E il primo posto in cui sono andati a cercarli è stata una chiesa. Ma non per ricevere la grazia di un miracolo, ma perché tra gli strumenti di lavoro eucaristici la vite è da sempre indispensabile per la celebrazione del rito della messa. Così, se ci si trova a Venezia, dietro a ogni sacrestia è ancora possibile imbattersi in un orto al cui interno, per tradizione, convivono con gioia cristiana le diverse colture orticole, coltivate ai piedi di alberi da frutto, che a loro volta vengono abbracciati dai filari delle viti.
In questi luoghi, durante il triennio 2010-2012, è stato mappato il profilo genetico delle viti ritrovate, ed è stato così possibile individuare 23 profili molecolari conosciuti di Vitis Vinifera L. e tra queste è stata ritrovata la Dorona Veneziana.
E prima ancora, nel triennio 2008-2010, la coltivazione di questo vitigno è stata sperimentata nei Colli Euganei e nell’Isola veneziana di Sant’Erasmo per valutarne l’idoneità alla produzione.
E il 3 marzo 2012 la Dorona Veneziana, su iniziativa della Regione Veneta, è stata iscritta al Catalogo Nazionale della Vite e del Vino diventando nuovamente idonea alla coltivazione in tutto il Triveneto, nelle IGT Trevenezie, Veneto Orientale, Venezia.
Il Pagus Claudiensium: un vino dallo stile unico
Un interessante stile di vinificazione di questa uva è possibile trovarlo ai piedi del lago di Garda, a Lazise, già nella provincia Veronese, dove l’azienda Bergamini ha pensato di vinificare l’uva bianca in rosso lasciando il mosto a contatto con le vinacce per arricchirsi dei colori, profumi, aromi della buccia. Insomma, un orange wine.

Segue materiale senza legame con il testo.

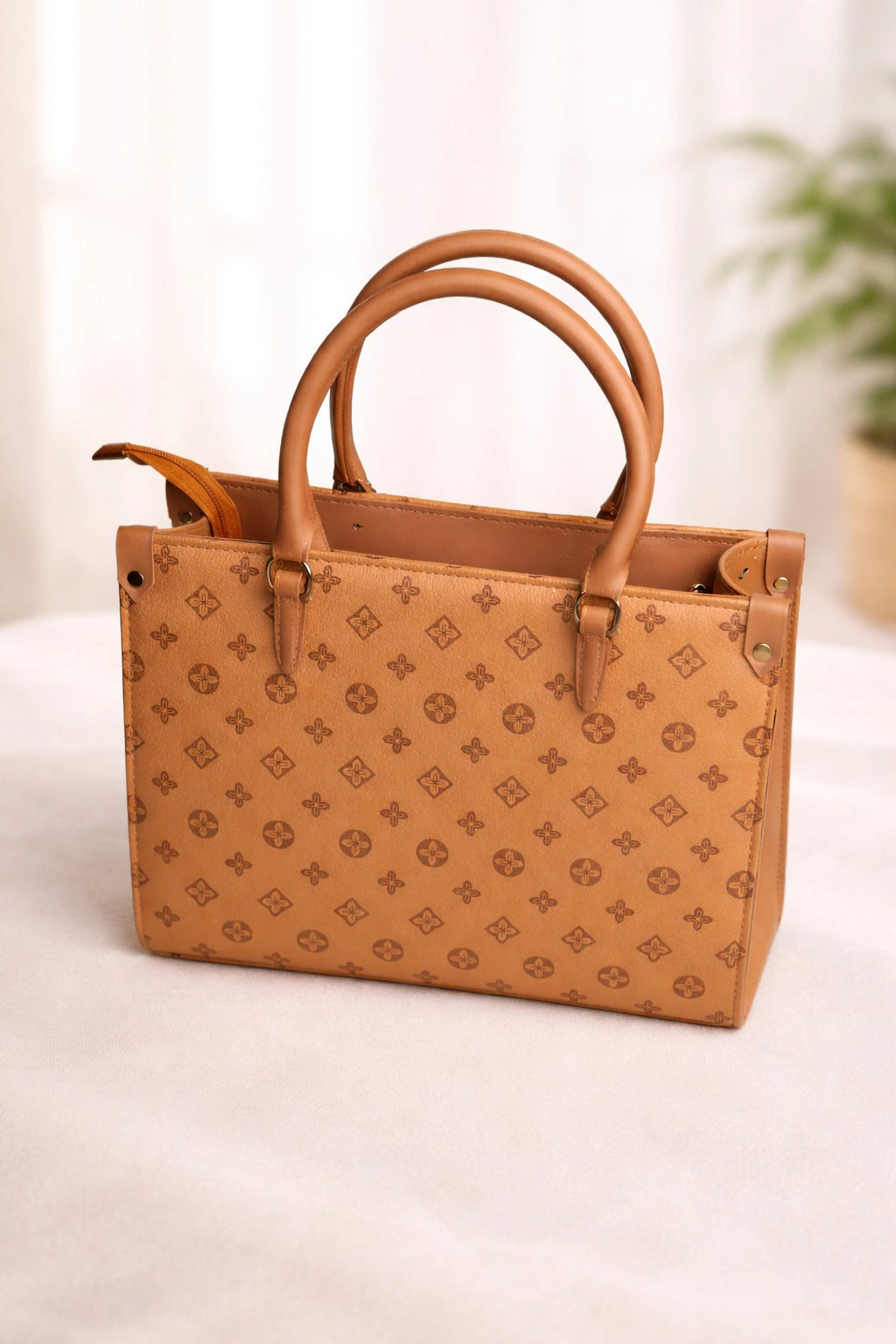 Amber Hand Bag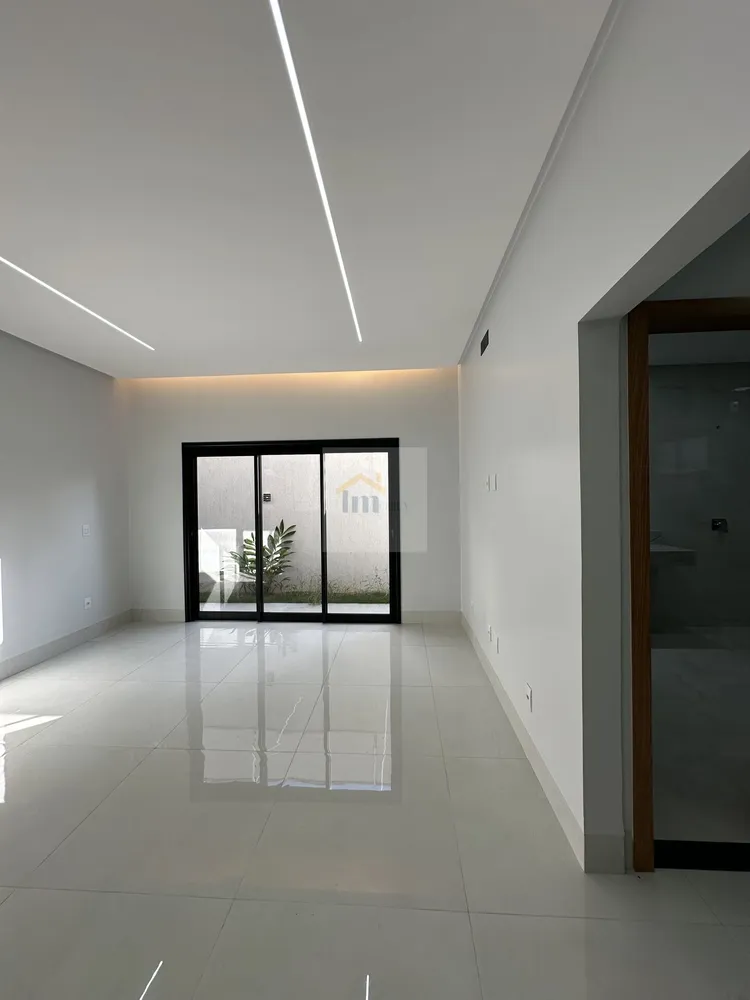 Casa, 3 quartos, 215 m² - Foto 1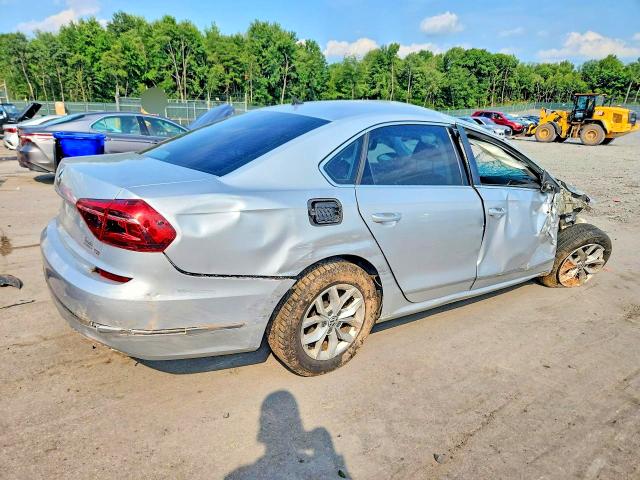 2017 Volkswagen Passat მანქანა იყიდება აუქციონზე, vin: 1VWAT7A30HC042608, აუქციონის ნომერი: 65129466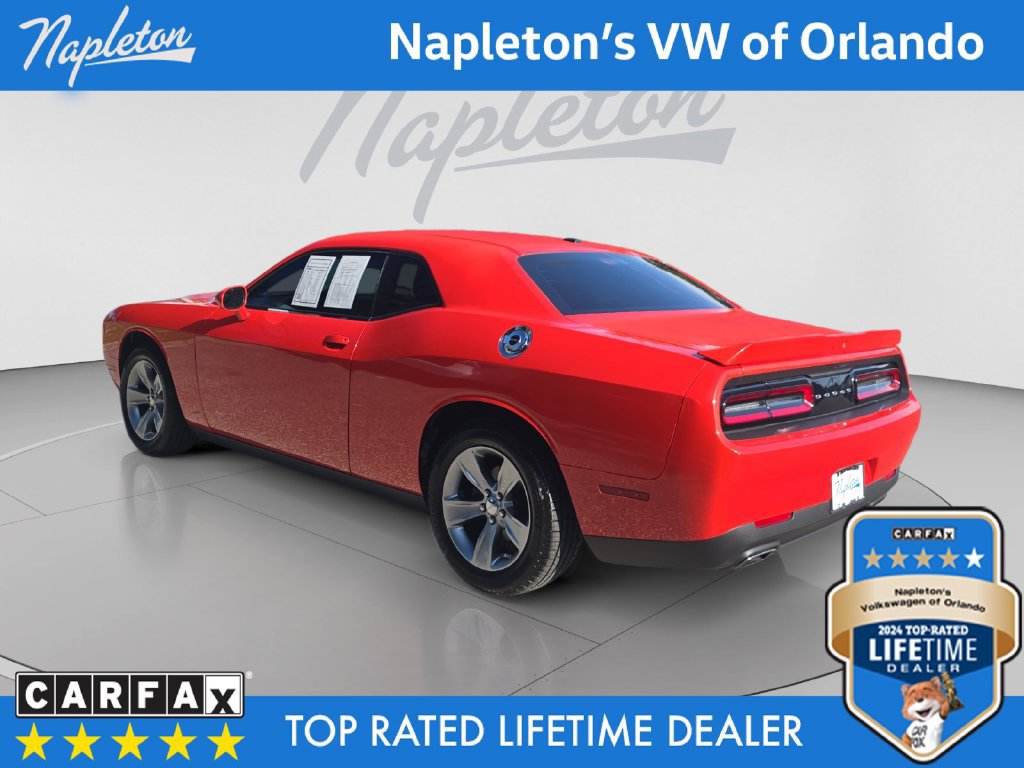 Used 2022 Dodge Challenger SXT RWD image 3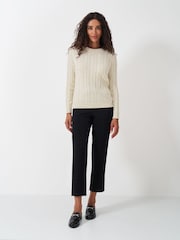 Creme - Crew Clothing Chunky Pullover mit Rundhalsausschnitt und Zopfmuster - Bild 3 von 5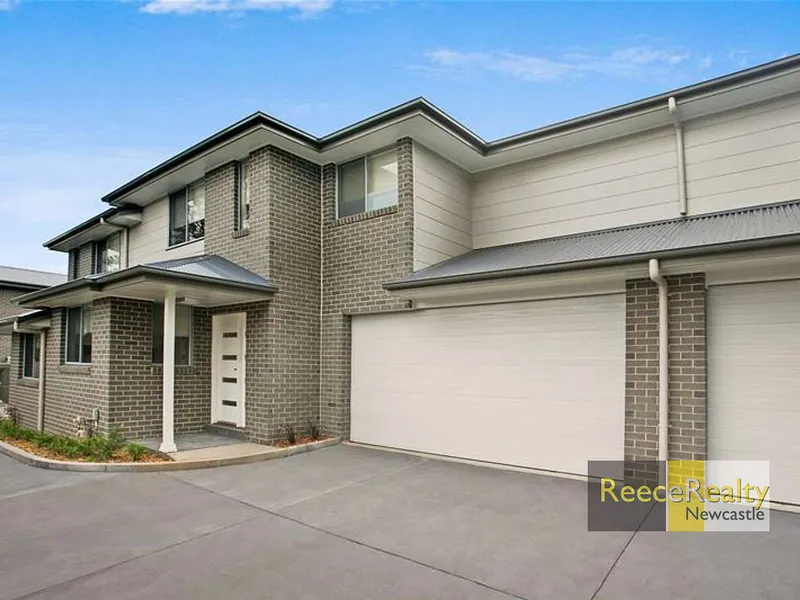 Impeccable Contemporary Townhouse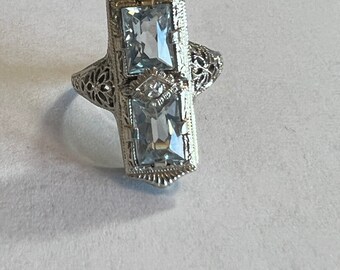 18k White Gold Filigree Ring with 2 Aquamarine and One Single Cut Diamond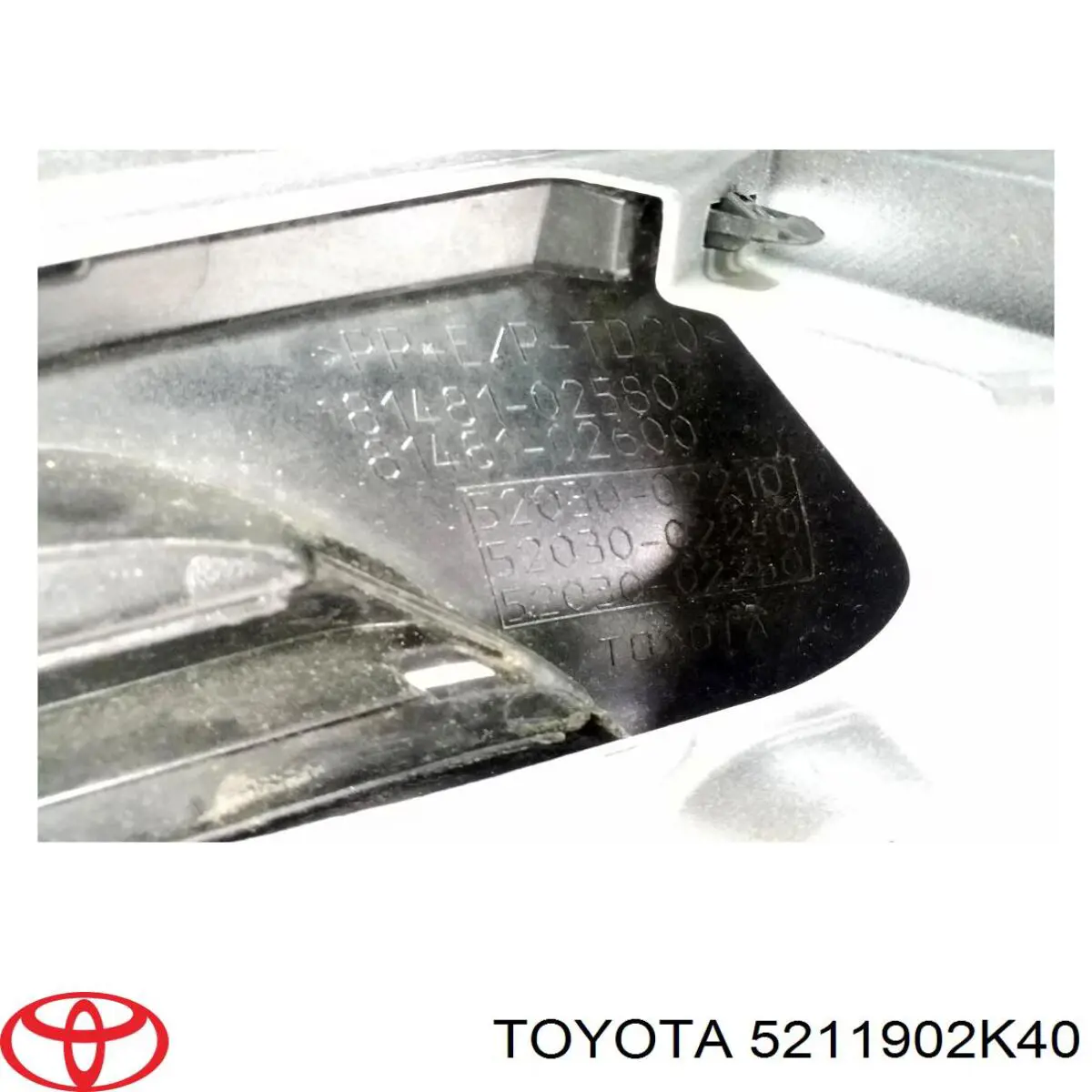 Передний бампер 5211902K40 Toyota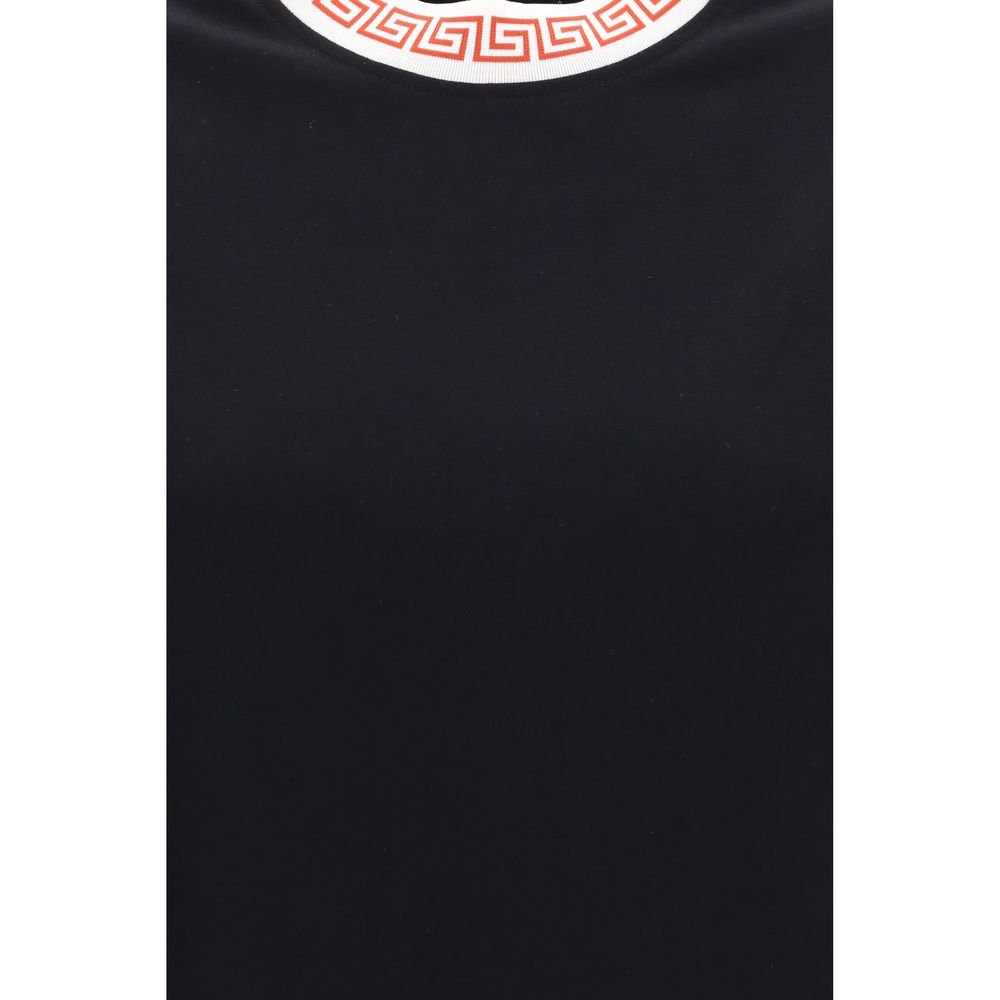 T-shirt en coton noir de Versace, style décontracté avec logo emblématique, porté sur mannequin.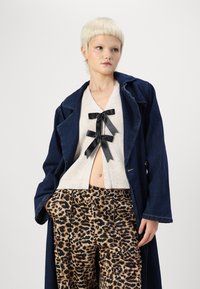 Pieces PCGRACE ULTRA WIDE PANTS - Treniņtērpa apakšdaļas - black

Il risultato è un vino, il Pagus Claudiensium, con percezioni di tabacco da pipa, resina, pan di spagna e albicocca. Un prodotto corposo, elegante e strutturato, tanto originale da lasciare il segno fin dal primo assaggio e da colpire per la complessità e piacevolezza. Ottimo per accompagnare piatti di pesce, formaggi stagionati e salumi. Ma anche come vino da gustare in una serata tra amici, lasciandolo evolvere nel bicchiere per coglierne tutte le sfumature.